Output every line of the data exactly as it appears.

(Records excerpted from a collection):
** start **

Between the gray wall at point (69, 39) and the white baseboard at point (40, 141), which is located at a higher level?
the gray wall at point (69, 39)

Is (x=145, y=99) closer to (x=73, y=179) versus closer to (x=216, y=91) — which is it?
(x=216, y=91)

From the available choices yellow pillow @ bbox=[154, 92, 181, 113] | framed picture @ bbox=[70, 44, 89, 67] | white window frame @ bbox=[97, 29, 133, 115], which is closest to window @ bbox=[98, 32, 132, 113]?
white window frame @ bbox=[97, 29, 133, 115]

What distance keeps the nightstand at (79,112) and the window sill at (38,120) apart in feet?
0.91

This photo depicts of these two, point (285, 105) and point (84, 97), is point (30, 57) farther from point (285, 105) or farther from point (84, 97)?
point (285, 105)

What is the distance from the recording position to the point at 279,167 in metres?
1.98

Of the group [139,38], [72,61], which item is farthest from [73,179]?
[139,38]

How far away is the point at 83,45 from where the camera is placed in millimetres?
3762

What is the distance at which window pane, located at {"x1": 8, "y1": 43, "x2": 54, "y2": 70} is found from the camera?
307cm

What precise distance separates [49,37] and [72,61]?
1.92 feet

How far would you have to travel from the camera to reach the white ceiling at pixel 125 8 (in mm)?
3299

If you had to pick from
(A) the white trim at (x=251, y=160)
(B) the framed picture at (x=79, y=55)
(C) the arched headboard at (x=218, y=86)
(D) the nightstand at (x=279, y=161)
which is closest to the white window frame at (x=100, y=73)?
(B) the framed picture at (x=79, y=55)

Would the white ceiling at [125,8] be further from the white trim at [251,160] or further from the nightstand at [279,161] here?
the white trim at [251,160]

** end **

(RESULT OF THIS EXERCISE):
Between the gray wall at point (69, 39) and the white baseboard at point (40, 141), which is located at a higher level?
the gray wall at point (69, 39)

Is (x=145, y=99) closer to (x=73, y=179) versus closer to (x=216, y=91) — which is it?
(x=216, y=91)

From the available choices yellow pillow @ bbox=[154, 92, 181, 113] | framed picture @ bbox=[70, 44, 89, 67] | white window frame @ bbox=[97, 29, 133, 115], which is closest to window @ bbox=[98, 32, 132, 113]?
white window frame @ bbox=[97, 29, 133, 115]

What distance keeps the nightstand at (79,112) and the window sill at (38,120) apart in feet?
0.91

This photo depicts of these two, point (285, 105) and point (84, 97), is point (30, 57) farther from point (285, 105) or farther from point (84, 97)?
point (285, 105)

What is the distance from the recording position to the point at 279,167 in metres?
1.98

Of the group [139,38], [72,61], which item is farthest from [73,179]?
[139,38]

How far away is the point at 83,45 from where the camera is placed in millimetres?
3762

What is the distance at which window pane, located at {"x1": 8, "y1": 43, "x2": 54, "y2": 70} is found from the camera?
307cm

What precise distance separates [49,37] and [72,61]?
1.92 feet

How far would you have to travel from the camera to reach the white ceiling at pixel 125 8 (in mm)?
3299

If you had to pick from
(A) the white trim at (x=251, y=160)
(B) the framed picture at (x=79, y=55)
(C) the arched headboard at (x=218, y=86)
(D) the nightstand at (x=279, y=161)
which is closest to the white window frame at (x=100, y=73)?
(B) the framed picture at (x=79, y=55)

Would the white ceiling at [125,8] be further from the white trim at [251,160] or further from the nightstand at [279,161] here?
the white trim at [251,160]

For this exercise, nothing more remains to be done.